I’d like to present the idea that we are born with valid needs. I think it’s obvious that no infant can survive left on its own. A child must rely on others, for food, for clothing, for love and affirmation. Somehow though, we convince ourselves that as adults we either don’t have valid needs, or that any needs we have, we can meet on our own. My life, my belief tells me that I will always have needs and that I cannot meet all of those needs myself.
The holiday season we have just passed through always causes my heart to ask those three questions of attunement that I mentioned earlier. Does anyone hear me? Does anyone see me? Can anyone help me? Those questions rang out especially loud this year. My children and grandchildren have moved further away. As I have grown older, the family, aunts, uncles, cousins are not as close and are fewer than before. Sometimes lately I hear my heart cry out louder than before. Does anyone hear me? Does anyone see me? Can anyone help me? Because I have listened to these questions from my heart and recognized needs that can only be met by others, I have been able to find answers to those questions. Those answers are yes. I am heard. I am seen. I am cared for and helped.
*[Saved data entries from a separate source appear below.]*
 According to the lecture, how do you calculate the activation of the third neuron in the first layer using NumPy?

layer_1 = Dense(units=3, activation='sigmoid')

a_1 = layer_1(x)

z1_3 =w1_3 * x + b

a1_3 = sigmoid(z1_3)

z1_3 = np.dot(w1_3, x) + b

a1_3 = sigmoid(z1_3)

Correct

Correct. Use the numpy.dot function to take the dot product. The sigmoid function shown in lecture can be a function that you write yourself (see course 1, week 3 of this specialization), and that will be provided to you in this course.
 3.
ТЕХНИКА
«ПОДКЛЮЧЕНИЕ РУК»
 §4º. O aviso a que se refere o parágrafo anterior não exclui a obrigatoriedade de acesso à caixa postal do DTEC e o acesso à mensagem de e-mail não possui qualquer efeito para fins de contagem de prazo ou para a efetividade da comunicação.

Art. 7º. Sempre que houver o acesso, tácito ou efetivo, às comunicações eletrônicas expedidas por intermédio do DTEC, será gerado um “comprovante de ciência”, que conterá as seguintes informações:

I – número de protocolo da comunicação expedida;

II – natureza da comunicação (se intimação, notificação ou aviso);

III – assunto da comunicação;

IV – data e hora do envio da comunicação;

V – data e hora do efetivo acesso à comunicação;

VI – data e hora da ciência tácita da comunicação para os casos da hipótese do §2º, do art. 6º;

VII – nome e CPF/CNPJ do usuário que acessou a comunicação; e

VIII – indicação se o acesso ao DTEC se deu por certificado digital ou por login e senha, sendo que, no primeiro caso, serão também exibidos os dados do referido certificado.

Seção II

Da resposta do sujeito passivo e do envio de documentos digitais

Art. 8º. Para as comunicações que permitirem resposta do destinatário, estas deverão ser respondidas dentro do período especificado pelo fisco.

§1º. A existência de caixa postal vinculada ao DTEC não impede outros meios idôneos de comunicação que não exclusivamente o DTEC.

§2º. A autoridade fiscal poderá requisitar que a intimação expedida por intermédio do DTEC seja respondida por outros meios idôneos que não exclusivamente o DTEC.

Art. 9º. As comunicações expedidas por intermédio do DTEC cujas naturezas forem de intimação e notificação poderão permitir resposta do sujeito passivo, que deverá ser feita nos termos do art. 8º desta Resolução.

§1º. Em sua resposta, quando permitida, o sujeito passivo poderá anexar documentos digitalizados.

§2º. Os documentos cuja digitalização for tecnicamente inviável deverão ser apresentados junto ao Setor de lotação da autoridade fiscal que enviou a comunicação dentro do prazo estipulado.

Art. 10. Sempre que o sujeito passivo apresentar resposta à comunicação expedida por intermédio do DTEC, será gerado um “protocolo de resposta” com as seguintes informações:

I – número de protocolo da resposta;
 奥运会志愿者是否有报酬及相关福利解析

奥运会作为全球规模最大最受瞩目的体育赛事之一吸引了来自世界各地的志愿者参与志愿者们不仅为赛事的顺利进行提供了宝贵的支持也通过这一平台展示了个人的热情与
How I have I found these answers? One way is that I have learned to listen for those same questions in others. At just the right time I receive a call or text from grandchildren and children. I have learned to take the time to listen, to see them and to care. And they respond in love. I noticed a man a while back in the coffee shop I go to regularly. He is normally at a table alone. I began to speak each time I entered. Over the past year I have learned he is a retired accountant. I have heard stories about his sister. I have heard about a class he started taking. I have learned recently that he really doesn’t like the cold. I heard. I saw. I cared. I was away for a week at Christmas and my first day back at the shop he called out as I walked through the door. “Hey Ron. I’ve missed you.” I felt heard. I felt seen. I was helped. I am active in a recovery community where we meet to talk about our feelings, our struggles, and our victories. We each share from our own experience. Not to fix each other, but so that we can hear and be heard. We can see and be seen. We care for each other, and we each are cared for.
I entered the world screaming three questions. For years I screamed those questions internally. They weren’t verbalized because of fear. Fear that I would hear an answer and the answer would be “NO”. They weren’t verbalized in part because that would require vulnerability. It would reveal that I have needs that I can’t meet myself. Fear that I would be rejected.
If you are struggling with these questions, does anyone see or hear me, can anyone help? Reach out. There are people that want to see, that want to hear, that want to help. Email me at rwcoaching2@gmail.com. I’m listening.

Oh, how good it must’ve been, to experience that “Hey Ron, I’ve missed you”. And he wouldn’t have had anyone to miss, had you not, first, risked rejection and sought connection. That’s awesome!